Title: The Bedroom Secrets of the Master Chefs

Author: Irvine Welsh

Type: Fiction

Page Count/Review Word Count: 439

Rating: 8/10

 

Irvine Welsh - The Bedroom Secrets of the Master Chefs

Irvine Welsh – The Bedroom Secrets of the Master Chefs

 

Welsh is back on fine form here, and while he has written better (Marabou Stork Nightmares might well be an undiscovered modern classic), this still makes for a fantastic read. And, like most of Welsh’s work, it’s difficult to stop reading it, once the story has absorbed you – in fact, I read this as part of my 24-Hour Dyslexia Action charity readathon, and reading it from cover to cover in one sitting wasn’t a problem. It’s just the kind of story that does that to you.

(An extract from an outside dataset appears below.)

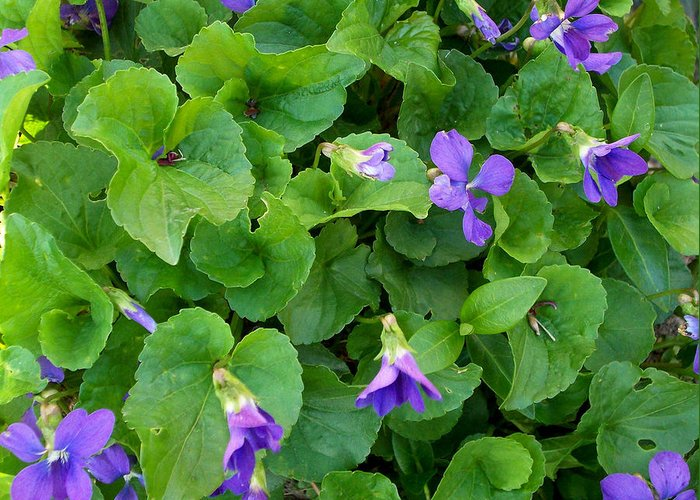 Violet Greeting Card featuring the photograph Violets by Marina Owens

Loosely speaking, it follows the story of a typical Irvine Welsh character called Danny Skinner, a “hard-drinking, womanising officer” at Edinburgh’s Department of Environmental Health. When the department is joined by a calm, mild-mannered model railway enthusiast called Brian Kibby, Skinner finds himself getting agitated, treating Kibby as a nemesis even though he hasn’t really done anything except for being a living representation of everything that Skinner hates.

Then, and with a sprinkling of style, something strange begins to happen – the two seem to share a strange link, and Kibby starts to suffer from bad hangovers and comedowns despite never touching a drop of the stuff, while Skinner can hit the town with no ill effects the morning after. It’s almost like black slapstick, like black humour – humour about dark subjects like death and mental illness, as opposed to humour by, for and about black people. I’m not a racist, I promise.

 

Irvine Welsh

Irvine Welsh

 

And, as usual, Welsh writes in his traditional style, which includes plenty of Scots dialect, plenty of drinking, drug use and debauchery, and his use of profanities and an indented hyphen to signify dialogue. – Kinda like this ya radge c**t.

This can occasionally make it difficult to follow the story, and your brain can start processing narrative as dialogue and vice versa – that said, Welsh’s writing tends to flow from one paragraph to another, and so the odds are that if you have to concentrate to understand something, it’s probably intentional.

And that’s one of the things with Welsh’s writing – it grows on you, and you can re-read his stories and see subtle undertones that weren’t there on your first read. I’ve only read this novel once, and so I’m probably not the fairest of judges, but I have a feeling that that’s the case here, too. Perhaps I’ll re-read it myself at some point, but I need to finish the rest of Welsh’s books first. So the real question is, fancy a race?